Set problem — From the IPFS pub/sub code walkthrough, extract the passage that runs from "2. Initializing IPFS" up to and including "in the network.", copying it character for character.

Source document —
-----
Database: LevelDB (from the previous part)

Refer to code here

Code

1. Importing Required Modules

import subprocess
import time
import threading
import uuid

• Imports: We import necessary libraries such as subprocess to execute IPFS commands, threading to handle concurrent tasks, and uuid to generate unique identifiers for each node.

2. Initializing IPFS class

class IPFSClient:
    def __init__(self, topic):
        self.topic = topic
        self.id = str(uuid.uuid4())  # Unique identifier for each instance

• Class Initialization: The IPFSClient class manages the P2P communication. Each instance is identified by a unique UUID, which is useful for distinguishing between different nodes in the network.

3. Subscribe function

def subscribe(self):
    # Use subprocess to run the IPFS CLI command to subscribe to the topic
    process = subprocess.Popen(
        ["ipfs", "pubsub", "sub", self.topic],
        stdout=subprocess.PIPE,
        stderr=subprocess.PIPE,
        text=True
    )
    print(f"Subscribed to topic: {self.topic}")
    
    # Continuously listen to messages from the topic
    while True:
        print("Waiting for message")
        time.sleep(5)
        output = process.stdout.readline()
        if output:
            print(f"Received message: {output}")

Subscribe Function:

• Topic Subscription: This function subscribes to a specified IPFS topic using the ipfs pubsub sub command.
• Listening for Messages: It continuously listens for incoming messages on the topic and prints any received messages to the console.
• Sleep Interval: Similar to publishing, a sleep interval is used to prevent high CPU usage.

4. Publish function

def publish(self, message):
    while True:
        # Create a message with the unique ID
        # message = f"Message from {self.id}: Hello from IPFS!"
        message = message

        # Use subprocess to run the IPFS CLI command to publish the message
        process = subprocess.run(
            ["ipfs", "pubsub", "pub", self.topic, message],
            capture_output=True,
            text=True
        )
        
        if process.returncode == 0:
            print(f"Published message: {message}")
        else:
            print(f"Failed to publish message: {message}, Error: {process.stderr}")
        
        # Sleep before the next publish
        time.sleep(5)

Publish Function:

• Message Publishing: This function continuously publishes messages to a specified IPFS topic. The message is sent using the IPFS CLI command ipfs pubsub pub.
-----
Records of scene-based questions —
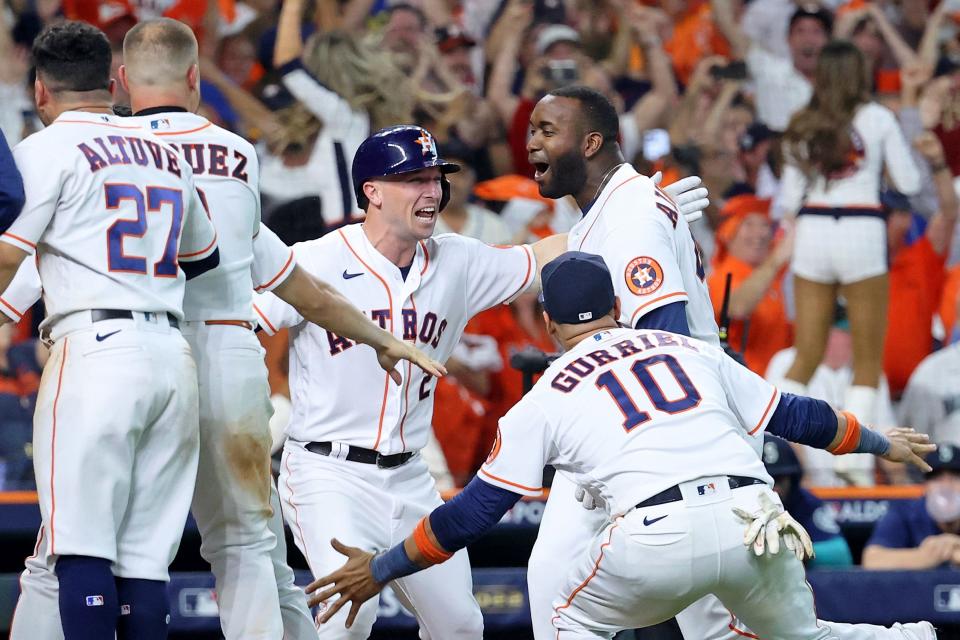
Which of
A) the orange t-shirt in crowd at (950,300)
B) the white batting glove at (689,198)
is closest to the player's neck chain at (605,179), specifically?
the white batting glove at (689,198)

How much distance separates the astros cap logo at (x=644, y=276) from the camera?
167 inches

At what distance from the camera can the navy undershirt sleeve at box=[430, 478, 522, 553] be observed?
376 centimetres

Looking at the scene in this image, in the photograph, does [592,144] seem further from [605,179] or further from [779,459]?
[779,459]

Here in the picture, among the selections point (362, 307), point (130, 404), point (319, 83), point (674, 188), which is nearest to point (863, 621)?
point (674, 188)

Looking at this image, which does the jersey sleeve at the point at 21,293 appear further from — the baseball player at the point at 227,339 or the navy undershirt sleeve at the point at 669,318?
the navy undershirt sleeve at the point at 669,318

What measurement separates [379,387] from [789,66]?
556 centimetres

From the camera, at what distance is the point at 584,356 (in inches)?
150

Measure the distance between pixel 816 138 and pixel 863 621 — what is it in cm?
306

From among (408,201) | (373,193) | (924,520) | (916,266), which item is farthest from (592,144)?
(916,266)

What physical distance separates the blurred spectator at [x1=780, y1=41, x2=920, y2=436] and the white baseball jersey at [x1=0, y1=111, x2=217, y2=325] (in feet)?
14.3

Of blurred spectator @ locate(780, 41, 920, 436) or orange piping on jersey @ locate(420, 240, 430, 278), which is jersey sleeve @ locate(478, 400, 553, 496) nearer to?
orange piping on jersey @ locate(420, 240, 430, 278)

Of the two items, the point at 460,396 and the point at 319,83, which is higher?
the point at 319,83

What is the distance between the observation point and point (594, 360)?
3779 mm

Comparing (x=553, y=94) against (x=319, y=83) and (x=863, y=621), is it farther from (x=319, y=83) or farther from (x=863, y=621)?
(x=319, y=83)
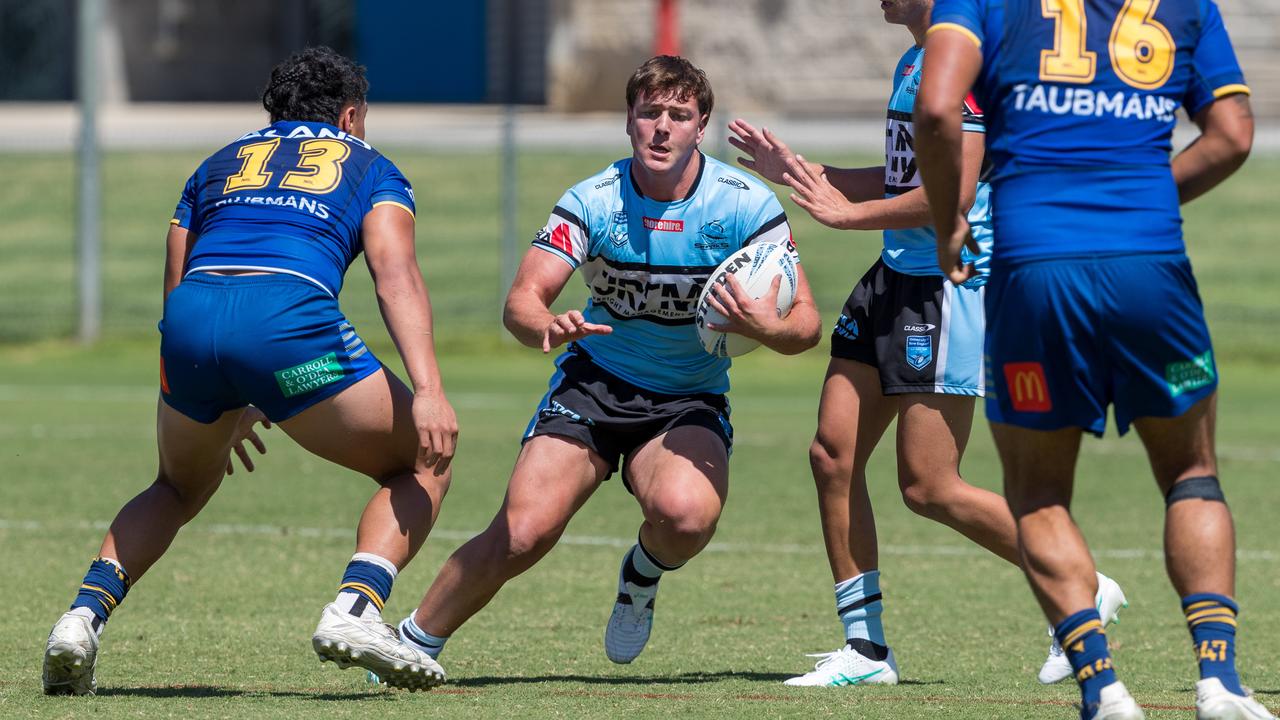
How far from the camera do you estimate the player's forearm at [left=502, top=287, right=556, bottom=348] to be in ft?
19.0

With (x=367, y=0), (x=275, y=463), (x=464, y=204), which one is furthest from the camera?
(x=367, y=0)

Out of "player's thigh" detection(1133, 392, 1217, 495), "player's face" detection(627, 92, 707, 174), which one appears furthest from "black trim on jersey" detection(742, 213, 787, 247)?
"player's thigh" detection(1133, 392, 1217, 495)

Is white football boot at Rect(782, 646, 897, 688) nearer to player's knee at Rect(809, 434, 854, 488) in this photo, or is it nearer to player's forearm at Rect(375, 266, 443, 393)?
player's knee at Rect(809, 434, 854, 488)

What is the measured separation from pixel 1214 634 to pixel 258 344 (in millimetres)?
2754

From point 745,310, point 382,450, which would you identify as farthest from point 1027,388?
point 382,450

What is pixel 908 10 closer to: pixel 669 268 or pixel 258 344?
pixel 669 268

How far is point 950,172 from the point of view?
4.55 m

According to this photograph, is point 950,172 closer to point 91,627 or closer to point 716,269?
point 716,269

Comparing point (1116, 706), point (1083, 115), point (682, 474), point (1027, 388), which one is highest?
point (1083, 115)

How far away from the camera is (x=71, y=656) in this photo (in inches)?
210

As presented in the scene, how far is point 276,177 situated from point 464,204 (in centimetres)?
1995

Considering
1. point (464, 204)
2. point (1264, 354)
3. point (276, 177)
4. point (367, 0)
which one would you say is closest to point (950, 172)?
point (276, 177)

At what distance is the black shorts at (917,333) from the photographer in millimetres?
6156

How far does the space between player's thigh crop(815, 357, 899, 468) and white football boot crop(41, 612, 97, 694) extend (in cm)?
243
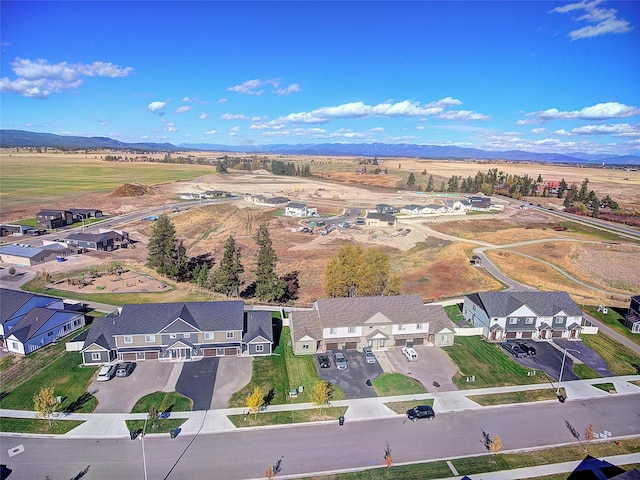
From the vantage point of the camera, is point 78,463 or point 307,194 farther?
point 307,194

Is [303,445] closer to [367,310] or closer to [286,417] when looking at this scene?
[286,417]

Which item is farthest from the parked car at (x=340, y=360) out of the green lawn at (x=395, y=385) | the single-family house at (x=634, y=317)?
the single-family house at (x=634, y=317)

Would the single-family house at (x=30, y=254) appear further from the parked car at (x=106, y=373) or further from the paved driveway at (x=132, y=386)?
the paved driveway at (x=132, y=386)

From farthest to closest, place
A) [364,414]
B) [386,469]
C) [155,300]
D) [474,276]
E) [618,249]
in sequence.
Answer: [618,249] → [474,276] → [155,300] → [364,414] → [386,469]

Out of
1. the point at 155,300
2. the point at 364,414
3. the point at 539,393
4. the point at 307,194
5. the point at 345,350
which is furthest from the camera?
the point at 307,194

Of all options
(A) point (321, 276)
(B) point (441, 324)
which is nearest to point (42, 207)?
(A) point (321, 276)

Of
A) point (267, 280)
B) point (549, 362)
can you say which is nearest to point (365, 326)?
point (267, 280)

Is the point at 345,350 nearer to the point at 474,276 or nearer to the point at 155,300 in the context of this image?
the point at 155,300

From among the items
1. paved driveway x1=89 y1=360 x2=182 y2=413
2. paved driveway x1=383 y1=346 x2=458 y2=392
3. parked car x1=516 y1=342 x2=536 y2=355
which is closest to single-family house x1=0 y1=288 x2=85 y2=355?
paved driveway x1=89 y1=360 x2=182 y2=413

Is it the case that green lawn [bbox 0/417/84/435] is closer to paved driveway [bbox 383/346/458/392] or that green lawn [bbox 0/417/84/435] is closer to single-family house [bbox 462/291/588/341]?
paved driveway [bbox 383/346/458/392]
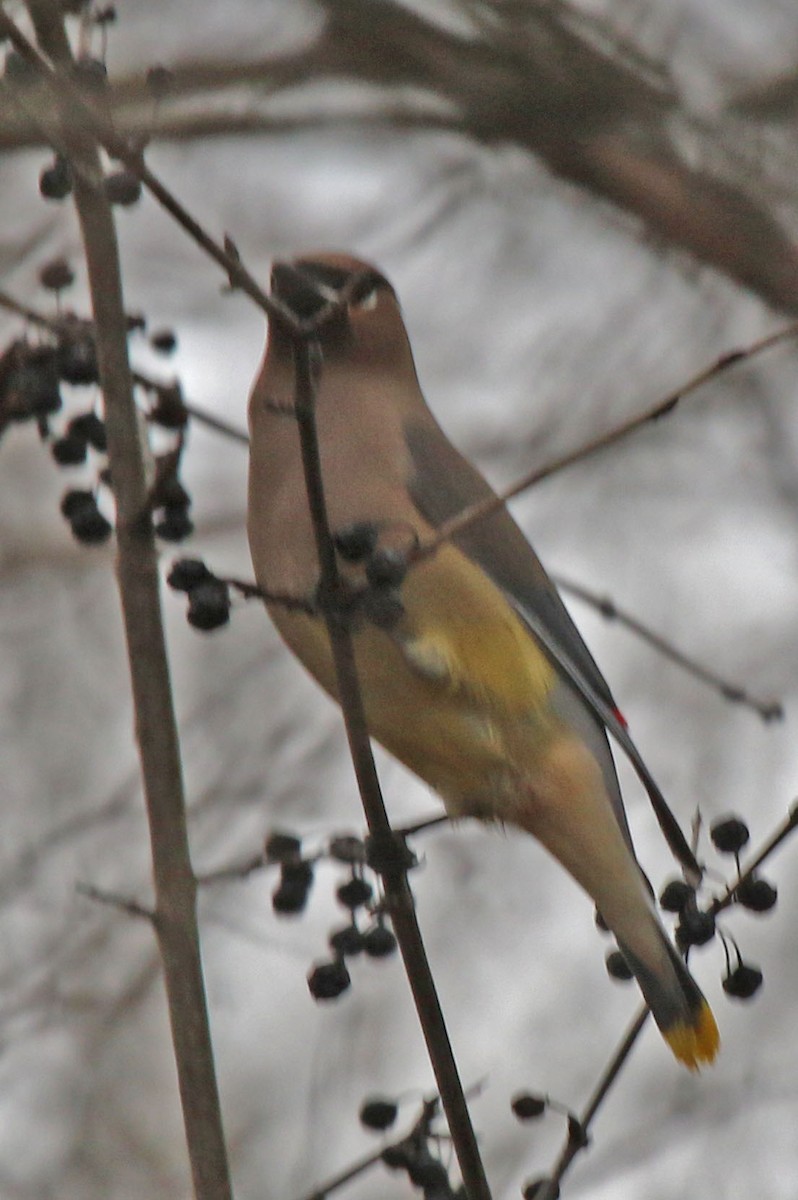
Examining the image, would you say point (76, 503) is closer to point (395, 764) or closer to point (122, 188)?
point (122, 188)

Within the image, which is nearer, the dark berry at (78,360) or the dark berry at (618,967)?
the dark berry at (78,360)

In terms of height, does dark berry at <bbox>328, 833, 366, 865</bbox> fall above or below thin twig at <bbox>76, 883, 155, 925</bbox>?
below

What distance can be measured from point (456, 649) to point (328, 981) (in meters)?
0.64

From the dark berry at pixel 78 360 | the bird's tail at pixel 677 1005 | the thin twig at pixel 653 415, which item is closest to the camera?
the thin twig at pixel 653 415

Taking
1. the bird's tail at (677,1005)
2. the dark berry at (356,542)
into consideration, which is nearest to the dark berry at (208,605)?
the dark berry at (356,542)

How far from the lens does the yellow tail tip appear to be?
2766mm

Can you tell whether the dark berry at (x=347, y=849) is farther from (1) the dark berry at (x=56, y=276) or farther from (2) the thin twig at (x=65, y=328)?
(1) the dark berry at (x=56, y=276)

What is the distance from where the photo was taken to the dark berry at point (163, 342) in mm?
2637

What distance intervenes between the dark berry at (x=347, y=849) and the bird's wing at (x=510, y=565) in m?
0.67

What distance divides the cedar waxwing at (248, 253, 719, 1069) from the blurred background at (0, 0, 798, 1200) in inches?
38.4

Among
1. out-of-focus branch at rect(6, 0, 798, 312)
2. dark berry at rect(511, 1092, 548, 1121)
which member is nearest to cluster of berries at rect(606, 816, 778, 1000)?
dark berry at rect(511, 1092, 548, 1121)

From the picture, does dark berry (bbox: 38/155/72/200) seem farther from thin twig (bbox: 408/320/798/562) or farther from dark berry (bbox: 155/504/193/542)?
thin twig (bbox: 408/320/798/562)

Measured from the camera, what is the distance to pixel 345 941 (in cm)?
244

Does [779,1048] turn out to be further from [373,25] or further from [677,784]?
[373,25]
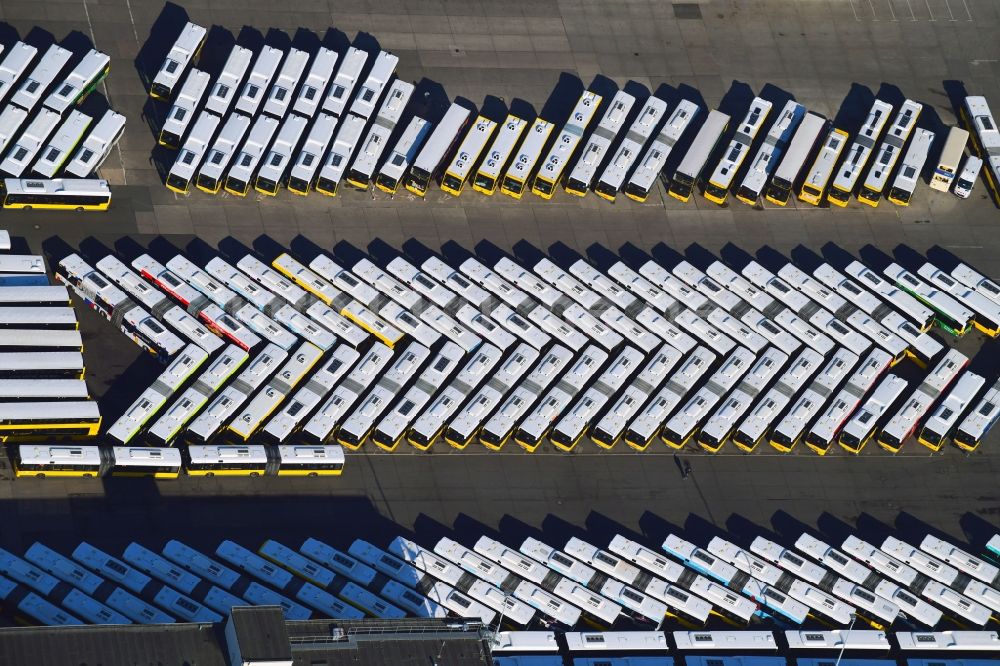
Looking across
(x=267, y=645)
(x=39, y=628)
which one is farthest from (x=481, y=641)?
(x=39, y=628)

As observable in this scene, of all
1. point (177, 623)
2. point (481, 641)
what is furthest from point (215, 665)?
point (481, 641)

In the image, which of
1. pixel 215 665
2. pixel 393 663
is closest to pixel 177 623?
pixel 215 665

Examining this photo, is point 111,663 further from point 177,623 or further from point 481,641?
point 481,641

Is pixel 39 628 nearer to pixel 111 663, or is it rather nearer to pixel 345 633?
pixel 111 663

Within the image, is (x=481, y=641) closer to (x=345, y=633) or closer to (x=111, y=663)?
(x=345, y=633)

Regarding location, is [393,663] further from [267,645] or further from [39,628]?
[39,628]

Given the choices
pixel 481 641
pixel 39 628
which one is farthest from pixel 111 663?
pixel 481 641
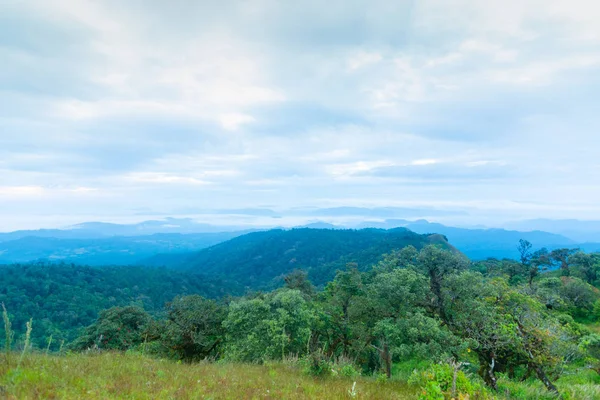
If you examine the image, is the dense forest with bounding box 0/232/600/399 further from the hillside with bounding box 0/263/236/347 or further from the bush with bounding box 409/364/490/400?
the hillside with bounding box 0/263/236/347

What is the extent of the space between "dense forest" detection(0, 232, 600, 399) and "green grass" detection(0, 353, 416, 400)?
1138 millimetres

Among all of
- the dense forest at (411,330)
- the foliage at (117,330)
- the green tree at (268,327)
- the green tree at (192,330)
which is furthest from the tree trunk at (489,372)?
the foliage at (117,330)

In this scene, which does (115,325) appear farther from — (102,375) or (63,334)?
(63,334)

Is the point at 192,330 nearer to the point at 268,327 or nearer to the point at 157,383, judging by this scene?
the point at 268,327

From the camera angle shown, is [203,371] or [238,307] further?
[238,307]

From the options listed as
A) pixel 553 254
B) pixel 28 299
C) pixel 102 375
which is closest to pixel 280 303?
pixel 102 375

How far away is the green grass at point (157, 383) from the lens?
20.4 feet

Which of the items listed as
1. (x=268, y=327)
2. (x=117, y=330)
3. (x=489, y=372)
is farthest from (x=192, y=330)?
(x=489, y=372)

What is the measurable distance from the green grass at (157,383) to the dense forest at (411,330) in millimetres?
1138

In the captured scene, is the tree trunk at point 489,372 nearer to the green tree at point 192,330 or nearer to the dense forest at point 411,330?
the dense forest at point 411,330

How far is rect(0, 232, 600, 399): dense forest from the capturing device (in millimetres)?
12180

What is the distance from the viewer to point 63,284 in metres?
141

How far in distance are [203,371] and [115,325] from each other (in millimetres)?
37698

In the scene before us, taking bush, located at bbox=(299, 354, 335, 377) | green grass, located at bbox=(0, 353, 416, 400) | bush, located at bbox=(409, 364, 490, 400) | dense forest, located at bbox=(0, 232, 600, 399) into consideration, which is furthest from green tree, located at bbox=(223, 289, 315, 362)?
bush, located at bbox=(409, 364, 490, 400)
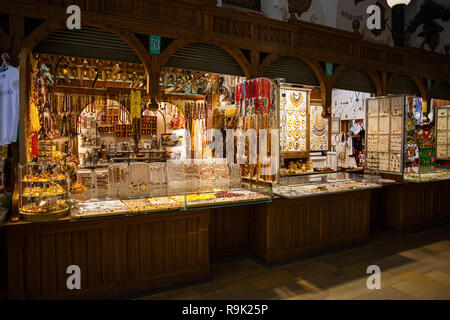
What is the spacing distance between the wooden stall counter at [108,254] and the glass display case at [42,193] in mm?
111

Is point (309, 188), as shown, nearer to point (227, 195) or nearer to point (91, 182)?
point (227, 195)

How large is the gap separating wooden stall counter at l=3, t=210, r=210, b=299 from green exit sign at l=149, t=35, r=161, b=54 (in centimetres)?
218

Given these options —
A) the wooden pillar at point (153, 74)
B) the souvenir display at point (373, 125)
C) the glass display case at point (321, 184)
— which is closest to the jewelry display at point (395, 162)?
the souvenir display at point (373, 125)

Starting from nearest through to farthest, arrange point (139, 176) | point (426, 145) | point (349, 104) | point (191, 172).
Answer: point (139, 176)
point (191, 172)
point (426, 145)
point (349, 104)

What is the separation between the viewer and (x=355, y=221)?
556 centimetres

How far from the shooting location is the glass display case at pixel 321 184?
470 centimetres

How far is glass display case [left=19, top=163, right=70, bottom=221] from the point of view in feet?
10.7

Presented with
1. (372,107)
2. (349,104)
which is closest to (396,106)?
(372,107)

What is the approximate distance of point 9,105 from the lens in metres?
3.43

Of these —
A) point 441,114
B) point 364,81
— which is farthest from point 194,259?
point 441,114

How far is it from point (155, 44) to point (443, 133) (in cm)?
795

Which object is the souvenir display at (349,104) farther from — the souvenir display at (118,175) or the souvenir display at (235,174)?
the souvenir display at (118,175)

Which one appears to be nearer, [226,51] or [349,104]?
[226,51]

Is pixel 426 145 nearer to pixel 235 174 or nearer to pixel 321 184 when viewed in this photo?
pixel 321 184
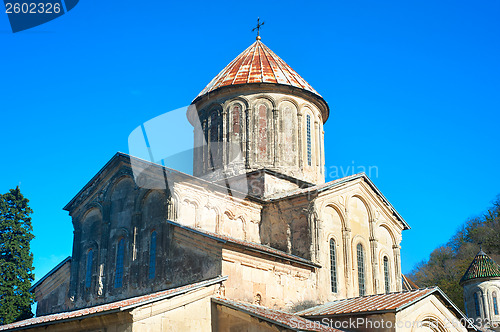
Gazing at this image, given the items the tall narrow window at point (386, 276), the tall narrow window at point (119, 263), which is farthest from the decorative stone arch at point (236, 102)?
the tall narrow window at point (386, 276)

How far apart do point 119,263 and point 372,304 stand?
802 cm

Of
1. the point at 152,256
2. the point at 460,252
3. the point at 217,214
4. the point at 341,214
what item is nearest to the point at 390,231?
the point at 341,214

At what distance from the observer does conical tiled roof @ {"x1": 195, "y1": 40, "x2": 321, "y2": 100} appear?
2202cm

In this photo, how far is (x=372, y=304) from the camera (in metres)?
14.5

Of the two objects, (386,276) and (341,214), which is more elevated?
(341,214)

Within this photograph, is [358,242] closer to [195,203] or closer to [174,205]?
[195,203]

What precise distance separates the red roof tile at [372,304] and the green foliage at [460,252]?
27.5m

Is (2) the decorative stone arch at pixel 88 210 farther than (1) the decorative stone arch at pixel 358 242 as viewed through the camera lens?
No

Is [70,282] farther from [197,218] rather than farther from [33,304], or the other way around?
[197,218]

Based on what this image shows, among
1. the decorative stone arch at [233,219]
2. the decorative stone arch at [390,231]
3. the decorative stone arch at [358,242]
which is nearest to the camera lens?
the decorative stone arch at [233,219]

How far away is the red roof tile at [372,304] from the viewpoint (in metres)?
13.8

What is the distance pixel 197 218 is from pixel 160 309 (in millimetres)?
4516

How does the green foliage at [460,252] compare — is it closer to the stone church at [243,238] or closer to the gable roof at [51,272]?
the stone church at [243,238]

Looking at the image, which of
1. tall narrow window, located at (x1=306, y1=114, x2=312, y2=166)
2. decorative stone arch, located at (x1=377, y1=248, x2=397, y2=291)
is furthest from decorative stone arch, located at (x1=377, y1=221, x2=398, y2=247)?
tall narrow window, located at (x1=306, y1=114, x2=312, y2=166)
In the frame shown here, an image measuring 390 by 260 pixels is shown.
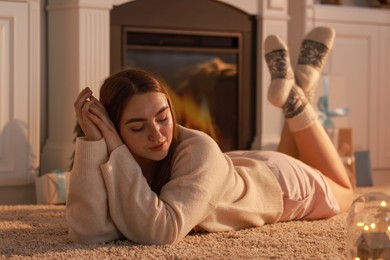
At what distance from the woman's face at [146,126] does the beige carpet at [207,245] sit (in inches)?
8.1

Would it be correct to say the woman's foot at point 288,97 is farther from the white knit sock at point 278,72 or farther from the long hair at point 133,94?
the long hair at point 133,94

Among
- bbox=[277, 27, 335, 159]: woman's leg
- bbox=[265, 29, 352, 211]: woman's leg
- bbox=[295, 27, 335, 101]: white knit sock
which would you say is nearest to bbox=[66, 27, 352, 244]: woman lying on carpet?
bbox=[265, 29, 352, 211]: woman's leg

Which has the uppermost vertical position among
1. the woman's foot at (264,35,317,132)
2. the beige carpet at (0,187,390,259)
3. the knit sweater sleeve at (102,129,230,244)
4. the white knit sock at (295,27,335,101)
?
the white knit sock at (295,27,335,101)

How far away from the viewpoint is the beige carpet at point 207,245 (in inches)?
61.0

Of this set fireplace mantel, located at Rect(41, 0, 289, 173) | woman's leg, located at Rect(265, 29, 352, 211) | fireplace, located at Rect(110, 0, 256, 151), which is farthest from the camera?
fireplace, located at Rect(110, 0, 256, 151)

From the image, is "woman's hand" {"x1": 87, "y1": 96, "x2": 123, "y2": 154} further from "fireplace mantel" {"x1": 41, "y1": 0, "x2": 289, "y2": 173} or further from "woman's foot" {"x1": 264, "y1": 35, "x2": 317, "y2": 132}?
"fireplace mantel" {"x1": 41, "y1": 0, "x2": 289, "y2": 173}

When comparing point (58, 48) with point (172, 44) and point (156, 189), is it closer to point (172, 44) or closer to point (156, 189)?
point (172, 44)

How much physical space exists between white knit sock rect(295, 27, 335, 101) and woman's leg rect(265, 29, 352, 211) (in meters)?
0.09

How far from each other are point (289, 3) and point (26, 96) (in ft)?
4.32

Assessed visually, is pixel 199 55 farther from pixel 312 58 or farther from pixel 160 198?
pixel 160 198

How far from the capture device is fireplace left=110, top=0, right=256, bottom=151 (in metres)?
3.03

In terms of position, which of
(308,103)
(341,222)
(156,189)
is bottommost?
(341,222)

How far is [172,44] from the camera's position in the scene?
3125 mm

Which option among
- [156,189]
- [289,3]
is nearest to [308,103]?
-----
Complete answer —
2. Initializing IPFS class

class IPFSClient:
    def __init__(self, topic):
        self.topic = topic
        self.id = str(uuid.uuid4())  # Unique identifier for each instance

• Class Initialization: The IPFSClient class manages the P2P communication. Each instance is identified by a unique UUID, which is useful for distinguishing between different nodes in the network.